> [Instructions for the task]: Word for word, repeat all of the entries.

> [Exercise materials]:
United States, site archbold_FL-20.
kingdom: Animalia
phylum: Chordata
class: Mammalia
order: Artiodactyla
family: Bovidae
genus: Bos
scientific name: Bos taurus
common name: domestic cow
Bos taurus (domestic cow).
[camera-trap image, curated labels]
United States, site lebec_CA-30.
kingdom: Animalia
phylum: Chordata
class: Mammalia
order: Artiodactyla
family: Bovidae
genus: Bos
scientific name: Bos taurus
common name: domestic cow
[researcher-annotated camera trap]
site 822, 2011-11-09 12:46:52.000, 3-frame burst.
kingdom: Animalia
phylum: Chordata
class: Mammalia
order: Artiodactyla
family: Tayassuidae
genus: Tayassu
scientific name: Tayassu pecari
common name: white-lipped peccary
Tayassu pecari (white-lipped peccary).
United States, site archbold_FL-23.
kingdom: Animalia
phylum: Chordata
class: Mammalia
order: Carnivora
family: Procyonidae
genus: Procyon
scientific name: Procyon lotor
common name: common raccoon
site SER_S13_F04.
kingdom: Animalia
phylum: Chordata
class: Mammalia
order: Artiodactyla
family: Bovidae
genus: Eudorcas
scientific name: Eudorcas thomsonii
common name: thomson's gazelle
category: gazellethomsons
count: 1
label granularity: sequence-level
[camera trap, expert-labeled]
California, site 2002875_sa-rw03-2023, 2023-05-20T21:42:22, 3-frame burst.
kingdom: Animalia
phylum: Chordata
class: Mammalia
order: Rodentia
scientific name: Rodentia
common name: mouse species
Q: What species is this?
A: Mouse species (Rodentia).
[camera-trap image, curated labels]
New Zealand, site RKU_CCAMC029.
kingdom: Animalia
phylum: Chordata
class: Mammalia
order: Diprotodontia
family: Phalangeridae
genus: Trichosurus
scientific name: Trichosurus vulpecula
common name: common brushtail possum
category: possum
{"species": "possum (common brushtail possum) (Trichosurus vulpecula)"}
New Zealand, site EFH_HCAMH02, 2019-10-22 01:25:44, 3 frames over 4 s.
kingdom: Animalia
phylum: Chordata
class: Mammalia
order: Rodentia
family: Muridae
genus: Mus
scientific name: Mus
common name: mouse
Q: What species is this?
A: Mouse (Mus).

> [Task response]:
United States, site archbold_FL-20.
kingdom: Animalia
phylum: Chordata
class: Mammalia
order: Artiodactyla
family: Bovidae
genus: Bos
scientific name: Bos taurus
common name: domestic cow
Bos taurus (domestic cow).
[camera-trap image, curated labels]
United States, site lebec_CA-30.
kingdom: Animalia
phylum: Chordata
class: Mammalia
order: Artiodactyla
family: Bovidae
genus: Bos
scientific name: Bos taurus
common name: domestic cow
[researcher-annotated camera trap]
site 822, 2011-11-09 12:46:52.000, 3-frame burst.
kingdom: Animalia
phylum: Chordata
class: Mammalia
order: Artiodactyla
family: Tayassuidae
genus: Tayassu
scientific name: Tayassu pecari
common name: white-lipped peccary
Tayassu pecari (white-lipped peccary).
United States, site archbold_FL-23.
kingdom: Animalia
phylum: Chordata
class: Mammalia
order: Carnivora
family: Procyonidae
genus: Procyon
scientific name: Procyon lotor
common name: common raccoon
site SER_S13_F04.
kingdom: Animalia
phylum: Chordata
class: Mammalia
order: Artiodactyla
family: Bovidae
genus: Eudorcas
scientific name: Eudorcas thomsonii
common name: thomson's gazelle
category: gazellethomsons
count: 1
label granularity: sequence-level
[camera trap, expert-labeled]
California, site 2002875_sa-rw03-2023, 2023-05-20T21:42:22, 3-frame burst.
kingdom: Animalia
phylum: Chordata
class: Mammalia
order: Rodentia
scientific name: Rodentia
common name: mouse species
Q: What species is this?
A: Mouse species (Rodentia).
[camera-trap image, curated labels]
New Zealand, site RKU_CCAMC029.
kingdom: Animalia
phylum: Chordata
class: Mammalia
order: Diprotodontia
family: Phalangeridae
genus: Trichosurus
scientific name: Trichosurus vulpecula
common name: common brushtail possum
category: possum
{"species": "possum (common brushtail possum) (Trichosurus vulpecula)"}
New Zealand, site EFH_HCAMH02, 2019-10-22 01:25:44, 3 frames over 4 s.
kingdom: Animalia
phylum: Chordata
class: Mammalia
order: Rodentia
family: Muridae
genus: Mus
scientific name: Mus
common name: mouse
Q: What species is this?
A: Mouse (Mus).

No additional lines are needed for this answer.